### Texto fornecido ###
**Objetivo:** é a partir dos nomes e dos aliases de várias empresa, encontrar várias mencoes das mesmas em notícias e tentar ...

1. grafo de palavras/pessoas/temas associadas [ver se é positivo / negativo o termo/pessoa]

2. relacao entre noticias e stock price

3. ...

Trabalho tem de ter 3 partes:

1. project structure + data acquisition

2. exploratory data analysis and visualization

3. results & discussion

Fonte de Dados: arquivo.pt (https://github.com/arquivo/pwa-technologies/wiki/Arquivo.pt-API)

In [2]:
import pandas as pd
import requests
from bs4 import BeautifulSoup
import time
from datetime import datetime

---

# data01.parquet

**sites dos quais vamos obter as noticias**

In [6]:
# news from https://www.kadaza.pt

def news(txtFile = 'noticias.txt'):
    """
    grab the news websites from a text file
    """
    with open(txtFile, 'r') as file:
        links = file.read().splitlines()
    return ",".join(links)

#news()

**como vão ser os api requests / decidir as empresas (PSI20) a analisar / fazer api requests in 3years groups**

*1 year to 3 years is long enough to smooth out short-term fluctuations and identify underlying trends. Charts with weekly or monthly intervals over these periods show developments over full economic/market cycles.*

In [7]:
def api_request(search, websites, date):
    """
    search: expression/word (what to look for)
    websites: comma separated websites (where to look for)
    date: list such as [20030101, 20031231] (when to look for)
    -
    returns the responde_items from arquivo.pt api
    """
    search = f"q=%22{search.replace(' ', '%20')}%22"
    websites = f"&siteSearch={websites}"
    date = f"&from={date[0]}&to={date[1]}"    
    url = (
        f"https://arquivo.pt/textsearch?{search}{websites}{date}"
        "&fields=linkToArchive,linkToExtractedText,tstamp"
        "&maxItems=500&dedupValue=25&dedupField=url&prettyPrint=false&type=html"
        )
    json = requests.get(url).json()
    data = json["response_items"]
    if len(data) == 500:
        print(f"You might have lost some data: {search, date}")
    return data

In [None]:
def datav1(companies):
    """
    this is the function where we choose the companies which will be in study
    -
    companies should be a dictionary
        {"company1": [aliases or other names the company is or was known by],
        "company2": [...]}
    -
    this data will be saved into a parquet file for future use and with already api requests

    also this will do the api requests .... get this better
    """
    # CREATING DF WITH COMPANIES AND THEIR ALIASES
    companies_data = {"companies": [], "aliases": []}
    for company in companies.keys():
        companies_data["companies"].append(company)
        companies_data["aliases"].append(companies[company])
    df = pd.DataFrame(companies_data).set_index("companies")

    # SITES OF WHERE TO LOOK FOR NEWS
    websites = news()

    # INITIALIZAING API REQUESTS
    # groups of 3 years, from 2000 to 2020
    for cluster in range(2000, 2021, 3):
        api_cluster = [] #reset api_cluster for each cluster (group of 3 year)
        print(f"Processing cluster: {cluster}")
        print("Processing company:", end=" ")
        # iterate over each company
        for company_aliases in df["aliases"]:
            api_company = [] #reset api_company for each company
            print(f"{company_aliases[0]}", end = "; ")
###
Enunciado 1.
Cite, do texto sobre a busca de notícias de empresas no arquivo.pt, o trecho que começa em "websites: comma separated" e segue até "json = requests.get(url).json()".
Enunciado 2.
Dê continuidade ao texto sobre a busca de notícias de empresas no arquivo.pt, a partir do ponto em que ele termina.
### Material apresentado ###
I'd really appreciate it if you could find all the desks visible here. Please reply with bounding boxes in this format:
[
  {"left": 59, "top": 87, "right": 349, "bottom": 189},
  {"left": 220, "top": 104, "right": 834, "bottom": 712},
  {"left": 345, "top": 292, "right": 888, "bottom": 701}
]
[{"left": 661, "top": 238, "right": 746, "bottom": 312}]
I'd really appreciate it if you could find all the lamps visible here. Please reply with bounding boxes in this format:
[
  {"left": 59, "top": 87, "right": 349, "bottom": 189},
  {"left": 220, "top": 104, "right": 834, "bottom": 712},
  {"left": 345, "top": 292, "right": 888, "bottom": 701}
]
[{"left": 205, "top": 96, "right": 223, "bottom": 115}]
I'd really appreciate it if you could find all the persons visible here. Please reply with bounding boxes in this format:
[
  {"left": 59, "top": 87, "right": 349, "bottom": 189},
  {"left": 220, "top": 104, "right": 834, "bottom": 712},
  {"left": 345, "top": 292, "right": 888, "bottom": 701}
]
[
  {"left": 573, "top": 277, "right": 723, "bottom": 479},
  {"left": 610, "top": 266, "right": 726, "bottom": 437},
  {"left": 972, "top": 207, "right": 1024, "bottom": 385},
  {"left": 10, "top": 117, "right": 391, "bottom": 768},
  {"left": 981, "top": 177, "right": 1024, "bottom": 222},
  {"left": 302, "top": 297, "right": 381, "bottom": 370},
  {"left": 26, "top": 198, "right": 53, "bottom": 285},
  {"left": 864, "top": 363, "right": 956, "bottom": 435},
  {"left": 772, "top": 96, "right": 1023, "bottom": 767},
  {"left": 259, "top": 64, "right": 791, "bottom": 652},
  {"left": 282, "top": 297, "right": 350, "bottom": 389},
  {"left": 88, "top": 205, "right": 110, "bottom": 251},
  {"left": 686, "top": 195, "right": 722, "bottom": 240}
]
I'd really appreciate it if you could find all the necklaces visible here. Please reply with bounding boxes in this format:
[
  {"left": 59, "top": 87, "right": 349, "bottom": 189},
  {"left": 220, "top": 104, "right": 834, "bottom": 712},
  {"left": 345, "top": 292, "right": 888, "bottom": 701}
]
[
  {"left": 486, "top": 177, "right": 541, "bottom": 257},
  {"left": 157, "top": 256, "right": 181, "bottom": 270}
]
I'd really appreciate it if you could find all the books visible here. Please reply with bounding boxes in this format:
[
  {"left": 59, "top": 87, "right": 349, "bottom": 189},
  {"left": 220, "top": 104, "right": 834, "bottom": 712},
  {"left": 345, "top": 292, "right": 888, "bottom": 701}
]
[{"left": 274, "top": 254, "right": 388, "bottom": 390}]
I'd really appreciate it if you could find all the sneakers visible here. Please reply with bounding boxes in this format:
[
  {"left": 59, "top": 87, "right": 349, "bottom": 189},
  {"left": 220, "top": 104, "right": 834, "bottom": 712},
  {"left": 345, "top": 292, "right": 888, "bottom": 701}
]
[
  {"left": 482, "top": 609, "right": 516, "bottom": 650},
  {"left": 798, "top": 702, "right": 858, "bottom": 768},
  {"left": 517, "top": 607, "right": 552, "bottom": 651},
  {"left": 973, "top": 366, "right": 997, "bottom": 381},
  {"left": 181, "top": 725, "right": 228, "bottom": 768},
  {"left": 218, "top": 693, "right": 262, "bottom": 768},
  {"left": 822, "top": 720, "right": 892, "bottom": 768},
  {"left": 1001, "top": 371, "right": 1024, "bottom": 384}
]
###
Resposta esperada 1.
websites: comma separated websites (where to look for)
    date: list such as [20030101, 20031231] (when to look for)
    -
    returns the responde_items from arquivo.pt api
    """
    search = f"q=%22{search.replace(' ', '%20')}%22"
    websites = f"&siteSearch={websites}"
    date = f"&from={date[0]}&to={date[1]}"    
    url = (
        f"https://arquivo.pt/textsearch?{search}{websites}{date}"
        "&fields=linkToArchive,linkToExtractedText,tstamp"
        "&maxItems=500&dedupValue=25&dedupField=url&prettyPrint=false&type=html"
        )
    json = requests.get(url).json()

Resposta esperada 2.
            # iterate over each company's aliases
            for alias in company_aliases:
                # iterate over each cluter's year
                for year in range(cluster, cluster + 3):                        
                    api_aliasS1 = api_request(alias, websites, [int(f"{year}0101"), int(f"{year}0630")])
                    api_aliasS2 = api_request(alias, websites, [int(f"{year}0701"), int(f"{year}1231")])
                    api_company += api_aliasS1 + api_aliasS2
            # save company data
            api_cluster.append(api_company)

        # save cluster (group of 3 years) data
        df[f"api.{cluster}"] = api_cluster
        print(f"{cluster} OK.")

    # save all data
    df.to_parquet("data01.parquet")
    print("Finished.")
    return df

companies = {"Banco Comercial Português": ["Banco Comercial Português", "BCP"],
             "Galp Energia": ["Galp Energia", "GALP"],
             "EDP": ["EDP", "Energias de Portugal", "Electricidade de Portugal"],
             "Sonae": ["Sonae", "SON"],
             "Mota-Engil": ["Mota-Engil", "EGL"]}
df01 = datav1(companies)
df01

In [None]:
df01.map(lambda x: len(x))

--- 

# data02.parquet

por ter usado `&dedupValue=25&dedupField=url` e diferentes aliases, há informação repetida

**filtrar repetidos e textos que não mencionem nenhum alias**

problemas ultrapassados:

- API has the following usage limits (250req/min, error 429): `time.sleep(60)`

- API error 404 for some urls: return 0 (False) and skip it

- extrair o texto demora muito: filtrar e salvar coluna a coluna

nota: podia ter feito já online o processamento do texto, mas não queria estar dependente do wifi

In [None]:
def extracText(linkToExtractedText):
    # Infinite loop to handle retry logic in case of 429 Too Many Requests
    while True:
        response = requests.get(linkToExtractedText)
        status_code = response.status_code
        
        if status_code == 200:
            # If the request is successful (200 OK), return the extracted text
            soup = BeautifulSoup(response.content, "html.parser")
            return soup.get_text()
        elif status_code == 429:
            # Handle 429 Too Many Requests by reading the Retry-After header
            print(" (...)", end = "")
            time.sleep(60)  # Pause execution for the retry period
        elif status_code == 404:
            return 0
        else:
            # For any other status codes (e.g., 500, ...), print the status and break the loop
            print(f"Request failed with status code {status_code}. Link was {linkToExtractedText}")
            break

# Function to process each column
def filterColumn(column, aliases):
    """aliases in text, repeated text and extract text"""
    global stats
    filtered_column = []

    for row in aliases.index:
        filtered_cell = []
        seen_text = set()
        print(f"; {row}", end = "")
        for i in column.loc[row]:
            
            # Extract text from 'linkToExtractedText'
            text = extracText(i['linkToExtractedText'])
                

            # Skip if the text has already been processed
            if text in seen_text:
                stats["duplicate"] += 1
                continue

            elif not text: #ERROR 404
                stats["404"] += 1
                continue
            
            # Check if any alias is found in the text
            elif any(alias.lower() in text.lower() for alias in aliases.loc[row]):
                i["ExtractedText"] = text  # Add extracted text to the record
                
                # Remove unwanted fields
                i.pop('linkToExtractedText', None)
                
                # Append the processed record
                filtered_cell.append(i)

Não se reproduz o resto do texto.